Só quando a ciência histórica puder restabelecer a verdade dos factos, os teólogos e o próprio Magistério da Igreja serão capazes de exprimir um juízo objectivamente fundado.
Neste contexto, desejo vivamente agradecer-vos o serviço que oferecestes com plena liberdade, e manifesto-vos mais uma vez toda a estima da Igreja pelo vosso trabalho. Ele, disto estou persuadido, oferece um eminente contributo à verdade e, desse modo, traz um indirecto contributo à nova evangelização.
5. Desejaria, na conclusão, tornar-vos partícipes de uma reflexão, que me está particularmente a peito.
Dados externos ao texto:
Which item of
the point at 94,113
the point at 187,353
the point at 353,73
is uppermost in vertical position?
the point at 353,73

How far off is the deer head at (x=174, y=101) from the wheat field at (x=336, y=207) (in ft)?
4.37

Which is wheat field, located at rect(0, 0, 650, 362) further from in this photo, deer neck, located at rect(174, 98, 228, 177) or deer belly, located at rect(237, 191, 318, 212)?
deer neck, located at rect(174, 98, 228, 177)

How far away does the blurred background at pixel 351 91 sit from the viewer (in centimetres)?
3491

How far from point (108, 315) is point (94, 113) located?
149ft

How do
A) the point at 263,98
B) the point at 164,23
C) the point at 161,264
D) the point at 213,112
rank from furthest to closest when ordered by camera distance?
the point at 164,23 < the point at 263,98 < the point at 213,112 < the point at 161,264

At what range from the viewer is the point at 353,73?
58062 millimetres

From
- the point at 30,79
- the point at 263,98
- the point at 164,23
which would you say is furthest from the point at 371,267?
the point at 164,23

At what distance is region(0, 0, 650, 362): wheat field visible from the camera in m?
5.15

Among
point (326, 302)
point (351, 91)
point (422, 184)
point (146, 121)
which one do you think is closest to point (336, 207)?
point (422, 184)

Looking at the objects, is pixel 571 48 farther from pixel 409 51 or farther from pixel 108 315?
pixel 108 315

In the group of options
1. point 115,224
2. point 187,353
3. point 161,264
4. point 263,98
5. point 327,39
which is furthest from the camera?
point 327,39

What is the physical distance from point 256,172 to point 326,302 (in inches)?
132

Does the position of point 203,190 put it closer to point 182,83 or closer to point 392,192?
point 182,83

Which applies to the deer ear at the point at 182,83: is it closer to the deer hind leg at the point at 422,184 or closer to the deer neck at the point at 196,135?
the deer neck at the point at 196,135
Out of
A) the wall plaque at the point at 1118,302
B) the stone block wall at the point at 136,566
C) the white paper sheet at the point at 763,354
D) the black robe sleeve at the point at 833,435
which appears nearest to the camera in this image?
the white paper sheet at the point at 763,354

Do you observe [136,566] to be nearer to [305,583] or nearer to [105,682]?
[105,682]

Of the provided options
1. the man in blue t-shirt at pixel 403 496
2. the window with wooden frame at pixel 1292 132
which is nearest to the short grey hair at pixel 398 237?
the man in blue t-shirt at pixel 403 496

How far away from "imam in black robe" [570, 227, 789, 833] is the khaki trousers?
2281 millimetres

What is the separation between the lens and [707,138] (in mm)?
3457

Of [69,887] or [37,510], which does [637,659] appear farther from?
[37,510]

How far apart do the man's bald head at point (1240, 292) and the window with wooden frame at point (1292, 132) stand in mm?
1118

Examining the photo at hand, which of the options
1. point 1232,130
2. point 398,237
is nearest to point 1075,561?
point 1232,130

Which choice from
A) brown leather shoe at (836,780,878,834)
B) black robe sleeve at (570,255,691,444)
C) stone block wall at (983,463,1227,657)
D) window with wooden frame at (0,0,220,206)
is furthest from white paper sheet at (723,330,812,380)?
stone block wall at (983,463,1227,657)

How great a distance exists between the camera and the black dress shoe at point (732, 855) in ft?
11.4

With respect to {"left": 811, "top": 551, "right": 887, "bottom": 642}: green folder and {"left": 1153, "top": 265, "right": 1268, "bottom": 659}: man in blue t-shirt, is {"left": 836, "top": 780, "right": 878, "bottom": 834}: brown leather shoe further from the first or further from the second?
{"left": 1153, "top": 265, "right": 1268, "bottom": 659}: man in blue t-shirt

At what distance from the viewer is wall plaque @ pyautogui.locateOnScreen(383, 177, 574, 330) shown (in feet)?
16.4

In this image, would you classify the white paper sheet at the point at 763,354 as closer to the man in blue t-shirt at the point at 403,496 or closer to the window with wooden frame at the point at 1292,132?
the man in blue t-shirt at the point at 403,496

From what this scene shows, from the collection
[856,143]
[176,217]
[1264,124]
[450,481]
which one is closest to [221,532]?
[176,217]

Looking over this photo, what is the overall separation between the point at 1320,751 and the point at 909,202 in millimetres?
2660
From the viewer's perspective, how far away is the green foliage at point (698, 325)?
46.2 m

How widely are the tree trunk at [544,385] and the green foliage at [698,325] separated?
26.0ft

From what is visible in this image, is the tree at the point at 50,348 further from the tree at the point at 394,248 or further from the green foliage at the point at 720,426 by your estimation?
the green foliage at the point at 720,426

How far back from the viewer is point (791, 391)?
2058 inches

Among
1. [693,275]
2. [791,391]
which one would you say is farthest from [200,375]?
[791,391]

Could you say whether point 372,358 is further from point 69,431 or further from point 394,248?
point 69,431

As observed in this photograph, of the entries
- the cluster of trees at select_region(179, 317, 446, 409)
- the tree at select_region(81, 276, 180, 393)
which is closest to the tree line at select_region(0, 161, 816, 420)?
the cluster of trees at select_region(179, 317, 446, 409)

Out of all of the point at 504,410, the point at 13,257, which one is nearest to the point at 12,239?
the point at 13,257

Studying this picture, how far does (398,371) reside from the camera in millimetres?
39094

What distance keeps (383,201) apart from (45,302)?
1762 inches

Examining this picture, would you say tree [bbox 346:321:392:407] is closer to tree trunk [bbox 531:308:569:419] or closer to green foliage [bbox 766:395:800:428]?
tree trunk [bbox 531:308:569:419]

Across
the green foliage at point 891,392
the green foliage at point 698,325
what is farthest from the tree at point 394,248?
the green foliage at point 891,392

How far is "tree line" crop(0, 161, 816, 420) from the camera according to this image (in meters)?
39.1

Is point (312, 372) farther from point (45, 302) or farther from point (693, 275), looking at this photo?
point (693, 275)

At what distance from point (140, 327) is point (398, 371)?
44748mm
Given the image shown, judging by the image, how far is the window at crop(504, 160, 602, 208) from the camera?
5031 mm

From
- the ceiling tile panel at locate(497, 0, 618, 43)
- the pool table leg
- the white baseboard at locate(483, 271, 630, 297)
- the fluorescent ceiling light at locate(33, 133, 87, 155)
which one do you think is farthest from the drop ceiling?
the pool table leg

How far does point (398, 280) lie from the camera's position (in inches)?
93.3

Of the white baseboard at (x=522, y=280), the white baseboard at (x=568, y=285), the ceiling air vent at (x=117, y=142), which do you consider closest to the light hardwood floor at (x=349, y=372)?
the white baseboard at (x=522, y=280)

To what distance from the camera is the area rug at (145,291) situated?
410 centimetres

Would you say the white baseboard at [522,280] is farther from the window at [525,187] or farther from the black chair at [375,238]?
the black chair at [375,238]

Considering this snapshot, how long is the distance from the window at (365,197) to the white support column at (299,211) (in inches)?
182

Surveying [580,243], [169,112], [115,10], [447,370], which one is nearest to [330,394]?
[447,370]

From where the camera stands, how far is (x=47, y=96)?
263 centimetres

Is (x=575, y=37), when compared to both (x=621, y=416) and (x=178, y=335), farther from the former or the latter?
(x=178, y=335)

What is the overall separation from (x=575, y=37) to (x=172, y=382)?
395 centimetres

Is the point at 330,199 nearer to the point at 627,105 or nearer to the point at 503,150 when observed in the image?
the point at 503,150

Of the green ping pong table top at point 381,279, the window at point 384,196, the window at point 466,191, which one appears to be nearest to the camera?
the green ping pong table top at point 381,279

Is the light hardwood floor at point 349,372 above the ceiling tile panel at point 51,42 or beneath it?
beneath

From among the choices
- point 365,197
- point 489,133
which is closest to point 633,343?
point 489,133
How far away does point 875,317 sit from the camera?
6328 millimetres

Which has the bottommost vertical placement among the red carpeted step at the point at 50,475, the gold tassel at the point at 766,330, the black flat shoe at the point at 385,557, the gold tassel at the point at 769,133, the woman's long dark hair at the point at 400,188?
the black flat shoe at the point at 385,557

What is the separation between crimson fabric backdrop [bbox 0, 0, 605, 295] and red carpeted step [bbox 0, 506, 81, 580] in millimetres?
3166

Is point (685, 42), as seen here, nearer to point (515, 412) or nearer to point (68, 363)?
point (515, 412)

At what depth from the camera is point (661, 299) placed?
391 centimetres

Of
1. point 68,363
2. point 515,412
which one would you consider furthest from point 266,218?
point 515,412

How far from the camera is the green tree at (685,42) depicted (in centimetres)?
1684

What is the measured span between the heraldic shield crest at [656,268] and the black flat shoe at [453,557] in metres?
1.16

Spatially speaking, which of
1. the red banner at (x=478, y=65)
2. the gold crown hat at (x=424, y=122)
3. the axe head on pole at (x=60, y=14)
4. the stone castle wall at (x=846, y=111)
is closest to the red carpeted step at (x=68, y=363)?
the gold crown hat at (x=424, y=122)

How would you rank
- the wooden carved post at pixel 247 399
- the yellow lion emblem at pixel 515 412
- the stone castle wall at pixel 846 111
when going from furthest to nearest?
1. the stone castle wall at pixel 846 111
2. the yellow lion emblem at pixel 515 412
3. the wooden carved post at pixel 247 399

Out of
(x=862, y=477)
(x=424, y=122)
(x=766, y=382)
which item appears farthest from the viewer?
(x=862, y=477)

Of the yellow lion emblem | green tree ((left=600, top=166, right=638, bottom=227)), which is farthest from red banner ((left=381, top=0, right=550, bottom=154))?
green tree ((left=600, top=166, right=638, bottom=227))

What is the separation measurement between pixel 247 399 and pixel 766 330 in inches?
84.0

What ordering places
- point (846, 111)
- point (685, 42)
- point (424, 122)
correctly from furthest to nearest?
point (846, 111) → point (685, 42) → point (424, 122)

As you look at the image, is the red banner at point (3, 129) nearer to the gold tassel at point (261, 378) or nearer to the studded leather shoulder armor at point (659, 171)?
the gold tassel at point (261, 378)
O pedido de perdão, do qual neste período muito se fala, refere-se em primeiro lugar à vida da Igreja, à sua missão de anúncio da salvação, ao seu testemunho de Cristo, ao seu empenho pela unidade, numa palavra, à coerência que deve caracterizar a existência humana. Mas a luz e a força do Evangelho, de que a Igreja vive, têm a capacidade de iluminar e sustentar, como por superabundância, as escolhas e as acções da sociedade civil, no pleno respeito pela sua autonomia. É por isto que a Igreja não cessa de actuar, com os meios que lhe são próprios, em favor da paz e da promoção dos direitos do homem. No limiar do Terceiro Milénio, é legítimo esperar que os responsáveis políticos e os povos, sobretudo os envolvidos em conflitos dramáticos, se deixem guiar pelo espírito de perdão e reconciliação testemunhado pela Igreja, e se esforcem por resolver os contrastes mediante um diálogo leal e aberto.
Confio estes meus votos à vossa consideração e à vossa oração. E, ao invocar sobre cada um a constante protecção divina, asseguro-vos a minha recordação orante e é-me grato conceder-vos, a vós e às pessoas que vos são queridas, uma especial Bênção Apostólica.